▶ _TASK REQUIREMENTS_: Format the lines from the one containing "From the vantage" through the end as a two-column CSV with the headers input and output, giving one row for each line and its answer. Put each value in a single quoted field and replace any line breaks with spaces.

▶ _Stored items from a collection_:
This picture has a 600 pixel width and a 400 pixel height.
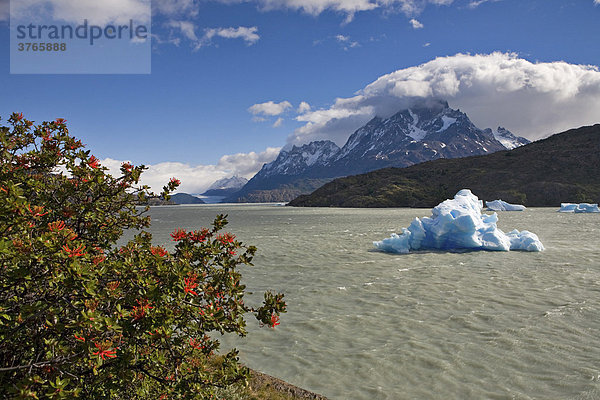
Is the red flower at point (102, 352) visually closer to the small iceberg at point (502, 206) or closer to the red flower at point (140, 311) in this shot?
the red flower at point (140, 311)

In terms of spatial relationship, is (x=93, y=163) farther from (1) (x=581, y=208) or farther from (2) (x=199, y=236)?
(1) (x=581, y=208)

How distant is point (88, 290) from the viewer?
3.60 m

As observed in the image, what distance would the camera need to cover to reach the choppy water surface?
29.7 feet

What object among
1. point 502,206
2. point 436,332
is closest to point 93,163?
point 436,332

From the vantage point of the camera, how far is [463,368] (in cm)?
974

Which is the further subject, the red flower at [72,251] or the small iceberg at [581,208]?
the small iceberg at [581,208]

▶ _SOLUTION TO THE EXERCISE_:
input,output
"From the vantage point of the camera, how far is [463,368] (in cm)?","974"
"Which is the further subject, the red flower at [72,251] or the small iceberg at [581,208]?","the small iceberg at [581,208]"